Размер шрифта
-
+

Старые фотографии - стр. 34


Станица Марьевка. Восьмой класс

Николай Крюков второй слева. 1935 год.

В этом году я впервые сбежал из дома

Я хотел увидеть море.


Надо ли прощаться с мамкой Дуней?

Если ты сбегаешь на море навсегда – прощаться не надо.

Ты же не навсегда прощаешься.

Надо просто собрать в мешок вещички. В заплечный мешок.

С мешком – проворнее, надежнее; с мешком не заберут, мешок – он же серый, нищий. Заберут – как раз с чемоданом: подумают, украл.

А надо не привлекать внимание. Надо – тихо, скромно, забиться в общем вагоне в уголок. Или даже под лавку.


Стукнула дверь. Колька воровато кинул мешок за комод. Он уже успел положить туда перочинный нож, мешочек с сахаром, баночку с солью, сухари и ржаной кирпич.

Одежку не успел положить.

Ну ничего; мать сейчас повертится в избе и уйдет, у нее на дворе со скотиной работы много.

Голодомор не все переплыли. Брат Васька умер. А брат Серенька и сестра Зойка – выжили, а все как раз думали – Зойка помрет, такая слабенькая была, совсем в щепочку превратилась.

А сейчас откормились все, отъелись. Евдокия Семеновна скотину завела. Ей – колхоз разрешил: как многодетной матери. Спасибо колхозу.

Евдокия подозрительно глянула на Кольку.

– Шо робишь? Шо гляделки вылупил? К дружкам побег? Ой, батькина судьбина ждет… Ой, сопьесси…

– Мама, я ж не пьяница какой. Я ж пацан еще. Ну что ты.

Колька правильно, хорошо говорил по-русски, хоть и учился в украинской школе. Украинский ему давался с трудом, а вот русский шел как по маслу.

Евдокия тяжело вздохнула.

– А шо видок такой, будто б слямзил со стола шо-то? Не слямзил?

– Не слямзил. Мам, ну будет. Все мирово.

Колька поднял большой палец.

– Мирово-то мирово, ― мать зыркнула на дверь, подошла и крепко прикрыла ее, ― а вон у нас напротив, на той стороне, у Шевченок отца забрали. Ночью. И к нам жду. Иван Иванычу уж узелок сготовила.

«Узелок. Отцу – узелок. А я! Куда ж я мчусь?! На море, видишь ли, захотел, аж мочи нет!»

– Какой… узелок?

– Да шо ты хлупеньким притворяшься, сыночек… ― Мать утерла лицо ладонью. ― Берут же!

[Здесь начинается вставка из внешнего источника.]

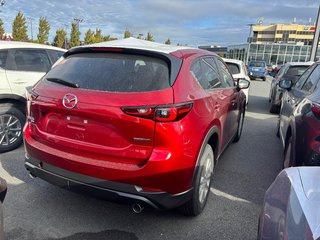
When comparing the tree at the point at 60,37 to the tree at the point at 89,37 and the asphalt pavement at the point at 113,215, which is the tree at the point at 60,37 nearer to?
the tree at the point at 89,37

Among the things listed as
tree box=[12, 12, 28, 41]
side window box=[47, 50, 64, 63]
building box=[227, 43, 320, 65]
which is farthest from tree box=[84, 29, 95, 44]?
side window box=[47, 50, 64, 63]

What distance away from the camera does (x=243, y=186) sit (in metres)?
3.90

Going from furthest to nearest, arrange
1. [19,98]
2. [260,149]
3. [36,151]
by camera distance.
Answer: [260,149], [19,98], [36,151]

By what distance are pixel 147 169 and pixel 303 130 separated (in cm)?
175

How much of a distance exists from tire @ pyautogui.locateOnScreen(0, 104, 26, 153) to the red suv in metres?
1.89

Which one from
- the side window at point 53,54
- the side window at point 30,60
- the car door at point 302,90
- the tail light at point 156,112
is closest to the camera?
the tail light at point 156,112

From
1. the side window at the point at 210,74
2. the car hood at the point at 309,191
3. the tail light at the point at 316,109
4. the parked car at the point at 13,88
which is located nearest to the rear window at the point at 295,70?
the side window at the point at 210,74

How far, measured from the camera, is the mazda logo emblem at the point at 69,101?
250 centimetres

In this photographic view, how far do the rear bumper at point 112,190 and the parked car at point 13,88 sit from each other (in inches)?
92.3

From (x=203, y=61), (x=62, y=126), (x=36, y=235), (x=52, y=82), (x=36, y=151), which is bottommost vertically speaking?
(x=36, y=235)

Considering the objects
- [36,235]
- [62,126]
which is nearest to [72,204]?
[36,235]

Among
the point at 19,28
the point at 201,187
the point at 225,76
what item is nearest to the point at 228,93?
the point at 225,76

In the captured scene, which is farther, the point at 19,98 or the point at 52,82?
the point at 19,98

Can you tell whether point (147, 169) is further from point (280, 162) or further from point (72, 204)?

Берут! Денно и нощно! Увозят! А куда – не говорят… И с концами людыны пропадають. С концами…

Евдокия еще обозрела избу. Все на местах. Потрепала сынка по русому чубу. Большой какой. И как светло улыбается! И скулы широкие, и глаза широко расставлены, как у бычка, и нос широкий, лопатой; это в нее, в Дуньку. У Ивана носяра тонкий, длинный, лисий. Вот Зойка – вся в батю: принцессочка, актрисулька.

– Ну, валяй. Я до коровы пийшла. А ты Женьку выпасешь?

Женька – коза. Раздоенная уже, вымечко черное, мохнатое. Молоко пахнет отвратно, прелым сеном и мокрой шерстью, но мать насильно пить заставляет, кричит: «Полезность! Вы шо, опять голодуху хотите?! Не повмирали бо усе?!»

– Выпасу.

«Вот и повод уйти. Улизнуть. Женька сама домой дорогу найдет. Если за мной не побежит на станцию».

Чувствовал себя – предателем.

Худо, черно стало на душе.


Скакал, как конь, по насыпям и тропам. Перебирался через загражденья. Бросив Женьку пастись на краю оврага, понесся на станцию окольными путями – и коза не выследила чтобы, и чтоб знакомцы не приметили. Дворами крался. Переулками. «Будто вор, утекаю. Дрянь я, дрянь».

Ругал, костерил себя, а шел. Бежал.

Море, море маячило перед глазами, его серая, почему-то хмурая, дождливая ширь. Зеркальная рябь. Туман, и волны, и нос корабля то приподнимается, то опускается. Это называется килевая качка, он знает. Откуда?